El análisis se centra también en un segundo problema fundamental: el de la financiación circular de la IA.
- El fenómeno es el siguiente: un actor adquiere una participación en el capital de un laboratorio de IA a cambio del compromiso de este último de comprarle potencia de cálculo en el futuro. De este modo, la demanda es «fabricada» por quienes financian la oferta.
- Así, la red conecta a los hiperescaladores (Microsoft, Amazon, Google, Oracle y Meta), los fabricantes de chips (Nvidia y AMD), los laboratorios (OpenAI, Anthropic y xAI) y el principal «neocloud» (CoreWeave). La magnitud es impresionante: se han desembolsado efectivamente unos 46.000 millones de dólares en participaciones, pero los compromisos de compra plurianuales ascienden a 879.000 millones.

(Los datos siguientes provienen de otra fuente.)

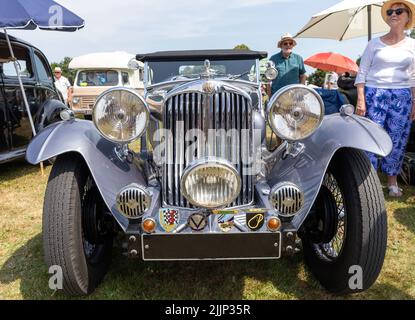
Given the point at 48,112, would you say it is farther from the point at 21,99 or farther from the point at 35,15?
the point at 35,15

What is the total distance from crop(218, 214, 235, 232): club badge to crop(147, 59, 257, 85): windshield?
1.61 metres

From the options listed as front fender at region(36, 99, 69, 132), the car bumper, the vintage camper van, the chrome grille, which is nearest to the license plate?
the car bumper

- Estas participaciones cruzadas no hacen más que concentrar el riesgo. El autor resume: «El modelo financiero que ha impulsado el crecimiento es también el que propaga la quiebra».
Al descartar la hipótesis de actores aislados para modelar la red real, el informe pone así de manifiesto una nueva vulnerabilidad: el fallo de un solo laboratorio podría, al afectar al balance del hiperescalador que lo financia, llevar a este último a retirarse de otro laboratorio, propagando así la crisis.
- Este riesgo se agravaría a medida que avanzara la carrera. Según la simulación, la primera cascada se produciría con una escala de inversión de 1,6 veces el nivel óptimo, la segunda, en 2,3; y la trayectoria prevista, de entre 3 y 4 billones, situaría al sector en esta zona de contagio (entre 2,1 y 2,9).
- Así pues, cuanto más pasa la financiación por varios laboratorios conectados entre sí a través de unos pocos «nodos pivote», mayor es la probabilidad de que un fallo local se convierta en sistémico.
El autor señala también que la demanda potencial de IA es «enorme» y podría justificar una ampliación considerable de la potencia de cálculo. Sin embargo, destaca que la lógica de carrera incita a construir en exceso.
Notas al pie
- Phurichai Rungcharoenkitkul, «The AI Investment Race», BIS Working Papers, n.º 1367, Banco de Pagos Internacionales, julio de 2026.